Hyundai PH to comply with suspension order

Hyundai Asia Resources Inc. (Hari), the official importer and distributor of Hyundai cars in the country, will comply with a government suspension order after being accused of misrepresenting some of their imports to avoid paying higher taxes.

This is according to a letter sent by Trade and Industry Secretary Ramon Lopez to Congressman Dakila Cua, noting in the document that the company “has indicated its acceptance and willingness to comply” with the government’s decision.

In November last year, the Board of Investments (BOI) slapped a suspension order against one of the top car importers in the country for violating the motor vehicle development program (MVDP), even after the company filed a motion for reconsideration, the letter said.

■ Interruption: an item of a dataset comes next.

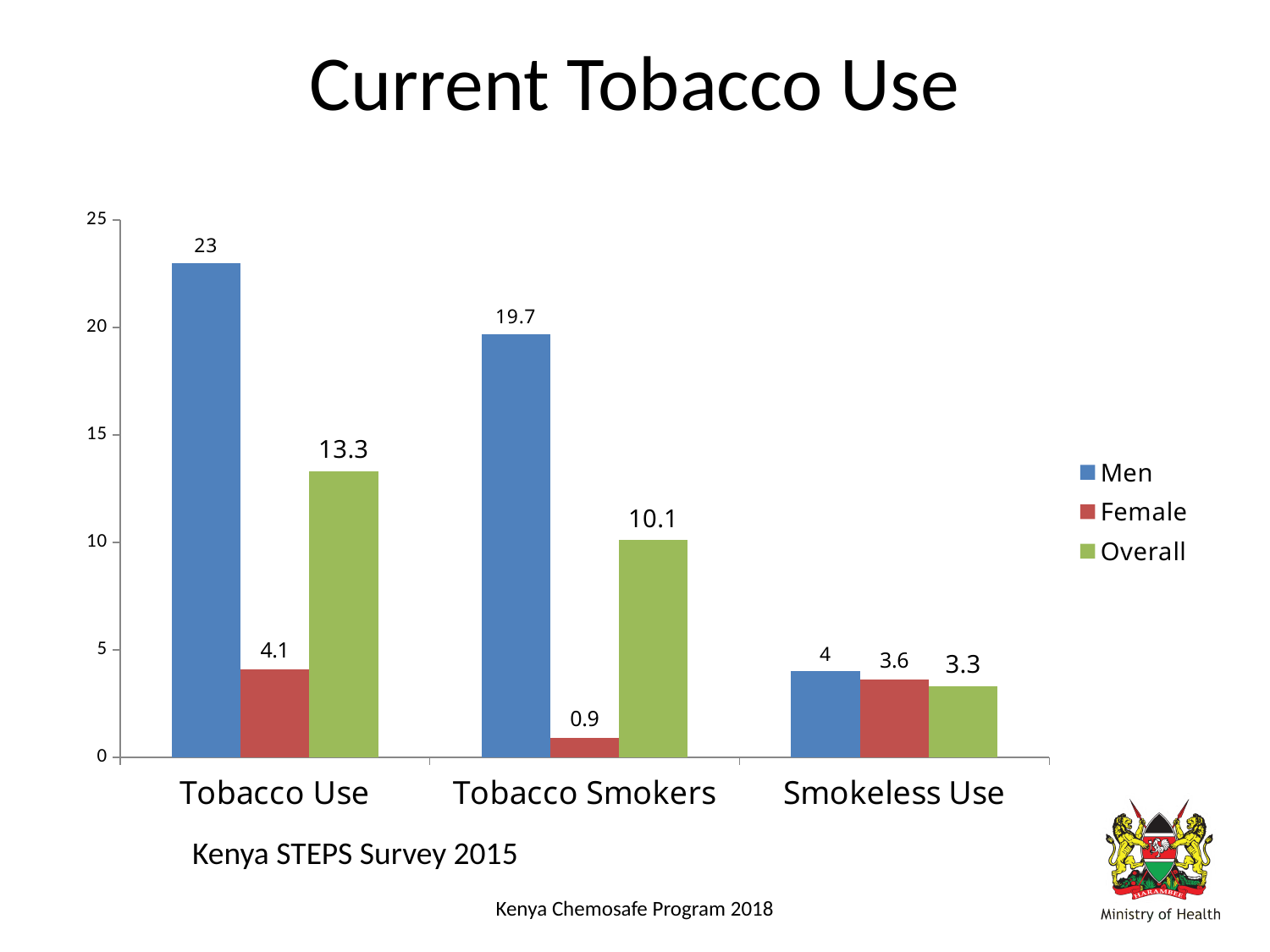
What kind of chart is shown on the slide? bar chart Which category has the lowest value for Female? Tobacco Smokers Which category has the highest value for Men? Tobacco Use Is the value for Men in Tobacco Smokers greater or less than 15? greater How many series does the legend list? 3 Which is larger: the Overall value for Tobacco Use or the Overall value for Tobacco Smokers? Tobacco Use How many categories are shown on the x axis? 3 What is the value for Female in the Tobacco Smokers category? 0.9 What is the difference between the Men and Female values for Tobacco Use? 18.9 What is the title of the slide? Current Tobacco Use What is the value for Men in the Tobacco Use category? 23 What is the Overall value for Smokeless Use? 3.3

In the meantime, this means HARI will not be able to avail of the incentives under the MVDP, which allows the import of car units under a significantly lower tariff rate.

“HARI has indicated its acceptance and willingness to comply with the said Board resolution in a meeting attended by, among others, relevant high-level officials from the Department of Trade (including BOI) and Finance (including the Bureau of Customs),” the letter read.

Violating the MVDP

Under the MVDP, imported knocked-down (KD) units are only charged with 1-percent tariff rate, pointing to a significant difference when compared to other rates that could go as high as 30 percent.

Sources say that the such perk was given because knocked-down (KD) units offer more job opportunities in the value chain, as opposed to semi-knocked down (SKD) units, which are essentially almost finished products except for a few components.

In Hyundai’s case, the company said it was importing SKD units of its Eon and H350 models but registered them instead as KD units, according to BOI officials who discussed the issue in a previous committee hearing in the House of Representatives late last year.

This helped the company save on costs, especially since their imports — which were sourced from India and Turkey — are charged with a 30 percent tariff. Moreover, the company violated the program because it didn’t have the required facilities.

Part of the requirements, according to executive orders 156 and 877-a, is that the company must have an assembly plant with four core processes, namely: welding, painting, trimming and quality testing/inspection.

Comply or get the perk cancelled

The letter, parts of which were shared with reporters, did not specify when the letter was sent to the congressman. However, it was made public days after an inquiry in the House of Representatives regarding the case of HARI’s imports.

BOI set two requirements for Hyundai to be freed from suspension.

According to the letter, the company is required to put up assembly processes of welding and painting for both models in six months. It is also required to refund the tax and duty deferential from its imports, the price of which would be determined by Bureau of Customs (BoC).

Earlier this week, media reports said that BOC cleared HARI, noting that there was no misdeclaration of imports.

A source close to the issue questioned this, telling the Inquirer that BOC could not clear the company, which it would instead charge with violation of the MVDP. BOC is already in the process of calculating how much needs to be paid.

Prior to this, BOI has pegged the amount to be refunded to P1 billion. This, however, was based on the number of units the company applied under the program, but not necessarily the number of units that actually entered the country so far. BOC is computing the actual amount, an official said.

“Failure to comply with either compliance requirements shall result in the cancellation of the certifications of registration of Hyundai Asia Resources, Inc.’s as a participant under the Motor Vehicle Development Program,” the document read.

“For purposes of the refund, HARI shall secure a BOC certification on the full settlement thereof and submit to the Board as proof compliance,” it added.